11 Interesting Facts about the Iguanas in Puerto Rico

Green Iguana | © RoyBuri/pixabay
Green Iguana | © RoyBuri/pixabay
Photo of Kris Pethick
22 December 2017

Whether you see the green iguana as an emerald jewel of a creature or as a nasty “rodent,” you will certainly get an eyeful of them when you travel to Puerto Rico. Here are some things you should know about the iguanas on the island.

Invasive species

Iguanas are native to Central and South America, but were introduced to Puerto Rico in the 1970s through the pet trade. Some of these pets were released into the wild and have now become a full-blown pest control issue, mostly due to the fact that they have no natural predator on the island.

Invasive species of green iguanas | © Freddie01/pixabay

Farmer vs Iguana

The largest concentration of iguanas is in the southeast region of Puerto Rico which is also the agricultural area of the island. Iguanas are wreaking havoc on crops. There are reports that over 100 iguanas were killed or captured in a single acre.

Green iguanas pester farmers | © Freddie01 / Pixabay

Their food source

Iguanas are herbivores who love dining on the fruits of Puerto Rico like bananas, mangoes and star fruit.

Bananas are just one of the crops that iguanas enjoy | © DerSpeaker/pixabay

Our food source?

A proposal to the iguana problem has been to harvest them as a food source. Iguana is eaten in countries of Central and South America like Belize and Panama, and in the US iguana meat is sold for as much as $6.00/pound, but in Puerto Rico the iguana is considered a pest and is not eaten.
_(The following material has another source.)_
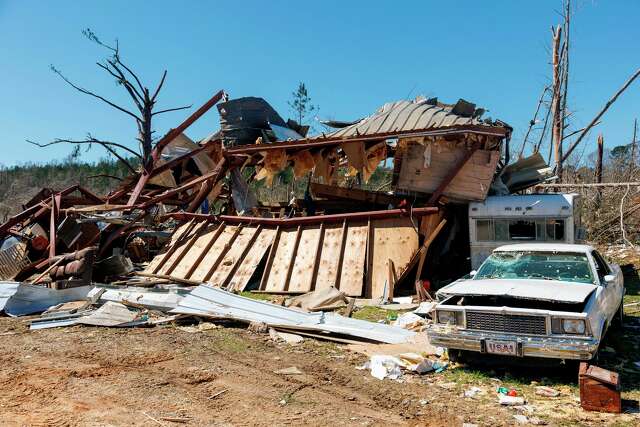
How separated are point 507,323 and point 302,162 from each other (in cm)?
991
A red meat, some say iguana tastes like chicken while others say it tastes like pork.

Their size

Iguanas can live up to 20 years, grow up to six and a half feet long (2m) and weigh as much as 11 pounds (5kg).
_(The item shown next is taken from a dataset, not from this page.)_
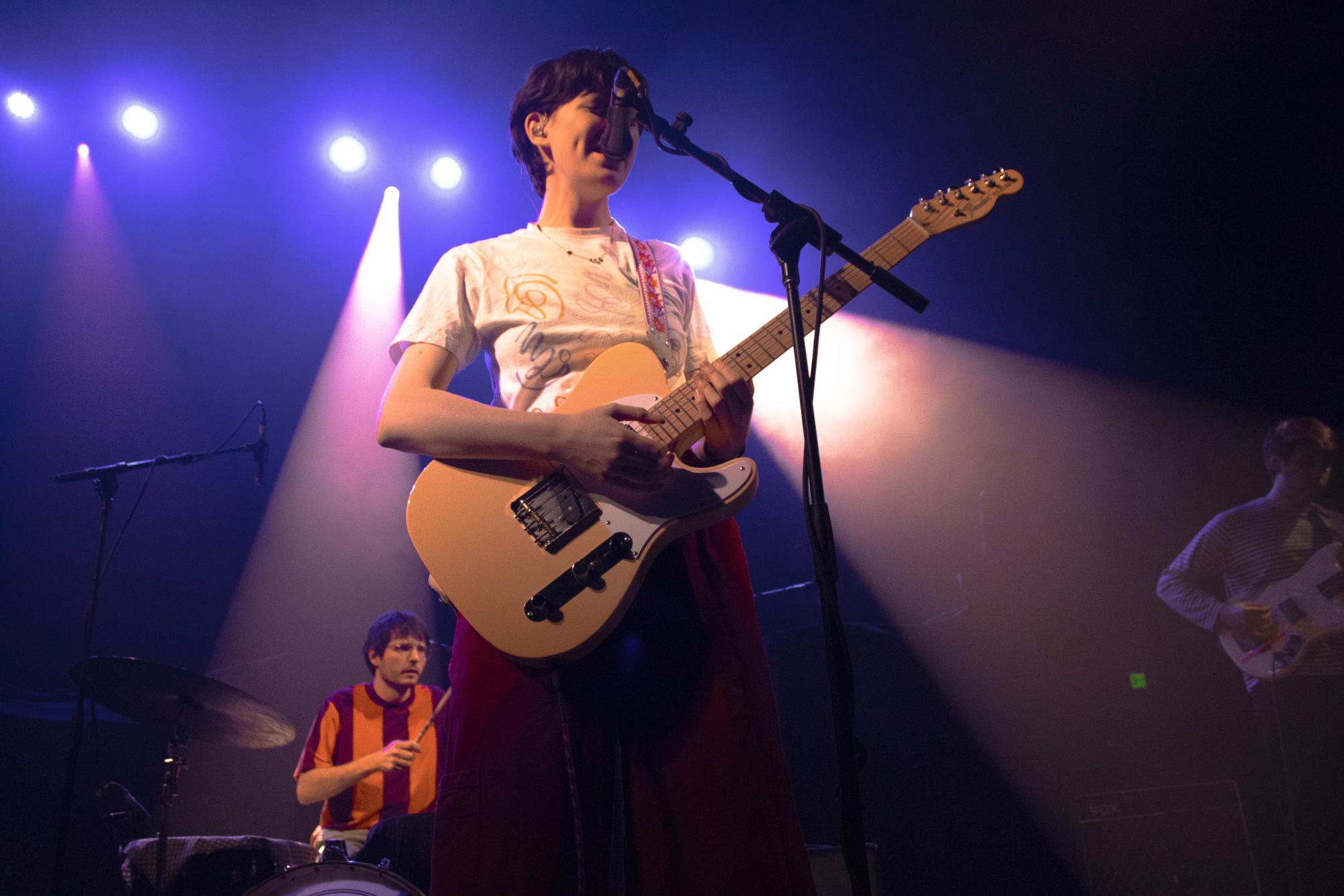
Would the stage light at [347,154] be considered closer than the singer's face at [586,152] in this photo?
No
Green iguanas are often found in trees | © EzekielRyanHo / Pixabay


Iguanas can swim quite rapidly and can stay submerged for up to 30 minutes.

Swimming iguana | © yubabubbler2/pixabay

Flight Delays

In addition to crop damage, iguanas are known to cause flight delays and are hazards on roads because they like to sun on the hot asphalt.


Iguanas build their nests underground and females lay as many as 70 eggs twice a year.

Nesting iguana | © NadineDoerle/pixabay

Iguana Island

There are believed to be over 10 million iguanas on the island now, and the population is expected to double every year or so if nothing is done to slow the population growth.


As is typical of animals in nature, an iguana is more afraid of you than you are of it, and will run away whenever possible, but if cornered they may lash out with their very strong whip-like tail or bite with their razor-sharp teeth. If you handle an iguana, make sure to wash your hands thoroughly to eliminate the possible spread of salmonella.

Los Iguaneros

Iguana hunters known as Los Iguaneros travel around the island, mostly hunting on large farms to control crop damage.